Lawyers are bound by a strict code of professional ethics. Any breach of this code could result in serious sanctions which, in the worst case, mean that the lawyer cannot continue to practise or do so only under conditions, such as supervision.
A lawyer’s duty is to do the best possible for the client. However, that duty is not unconditional. A lawyer must never act outside the law and must not say or do anything which the lawyer knows is not true or mislead the client, the court or the other party to the court proceedings. In addition, a lawyer must always be entirely straightforward towards the client.
The professional code of ethics, the requirement for honesty can sometimes give a lawyer a professional dilemma. Take the example of so called “secret” communications.
It is not unknown for a family lawyer to receive a communication, by post or online, the contents of which the writer says should not be communicated by the lawyer to anyone else. For example, the communication might make an accusation about the lawyer’s client or a third party, or say something about a child whose future is subject to court proceedings.
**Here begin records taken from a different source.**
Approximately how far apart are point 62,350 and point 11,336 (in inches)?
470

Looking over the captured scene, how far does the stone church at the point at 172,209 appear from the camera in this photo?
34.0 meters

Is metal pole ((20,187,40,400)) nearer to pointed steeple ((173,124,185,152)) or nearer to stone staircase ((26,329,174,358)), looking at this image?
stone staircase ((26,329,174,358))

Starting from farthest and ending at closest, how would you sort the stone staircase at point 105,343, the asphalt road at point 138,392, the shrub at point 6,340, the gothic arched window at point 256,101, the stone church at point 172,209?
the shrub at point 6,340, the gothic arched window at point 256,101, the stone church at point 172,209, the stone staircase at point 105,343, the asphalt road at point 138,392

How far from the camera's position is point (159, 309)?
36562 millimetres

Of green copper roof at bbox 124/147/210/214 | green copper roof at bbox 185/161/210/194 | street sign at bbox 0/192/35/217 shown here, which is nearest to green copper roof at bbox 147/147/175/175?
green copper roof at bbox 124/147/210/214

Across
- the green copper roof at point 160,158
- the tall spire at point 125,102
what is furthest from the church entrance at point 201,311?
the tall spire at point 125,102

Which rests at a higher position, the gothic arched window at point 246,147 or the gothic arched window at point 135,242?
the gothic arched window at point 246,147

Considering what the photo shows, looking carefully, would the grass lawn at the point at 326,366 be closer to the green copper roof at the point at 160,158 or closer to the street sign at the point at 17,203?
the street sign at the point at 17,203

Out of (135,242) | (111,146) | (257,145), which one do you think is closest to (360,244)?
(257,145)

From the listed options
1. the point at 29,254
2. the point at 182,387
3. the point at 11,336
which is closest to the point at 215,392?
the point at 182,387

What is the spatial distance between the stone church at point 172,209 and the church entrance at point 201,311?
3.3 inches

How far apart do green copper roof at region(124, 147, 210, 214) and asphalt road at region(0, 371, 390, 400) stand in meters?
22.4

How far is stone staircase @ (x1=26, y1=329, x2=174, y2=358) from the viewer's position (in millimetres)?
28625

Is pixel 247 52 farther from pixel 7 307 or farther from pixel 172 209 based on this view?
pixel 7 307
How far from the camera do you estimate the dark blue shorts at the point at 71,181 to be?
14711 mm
The communication might even allege that someone, perhaps the lawyer’s client, has committed a criminal offence.
The basic rule is that a family lawyer receiving such a communication is obliged, given the duty of straightforwardness towards the client, to tell the client about it. It is very unlikely that the lawyer will know whether or not an allegation of criminal behaviour is true, unless the client has admitted it to the lawyer.
It sometimes happens that a client will say something amounting to an admission to a family lawyer and then ask the lawyer to make a formal denial about the admission or to keep it secret. The admission might be about something which is immediately relevant to the proceedings, perhaps some form of tax evasion or even something as serious as a sexual offence against a child involved in the proceedings.
In that case, the lawyer, knowing that the client is asking that the other party or the court is to be deliberately misled by a dishonest statement, must refuse to accept those instructions from the client.
The lawyer will also be obliged to advise the client that he/she will have to find a new lawyer. Under no circumstances can a lawyer be a party to a deliberate deceit.
It is not unusual for a party involved in court proceedings following the breakdown of a relationship, particularly when not represented by a lawyer, to send a letter to the court specifically asking that the communication be kept confidential. That request is not one that the judge can accept.
The court must act fairly between each of the parties and cannot keep one party in the dark about what the other has said. In a situation such as this, the judge will ask the court staff to send a copy of the communication to the other party, either directly if that other party is not represented or to their lawyers.
Our justice system requires lawyers and indeed their clients to behave in a way which is both fair and truthful. Clients who ask their lawyers to breach those requirements will find that they are not successful in their requests. No fair minded person would wish it otherwise.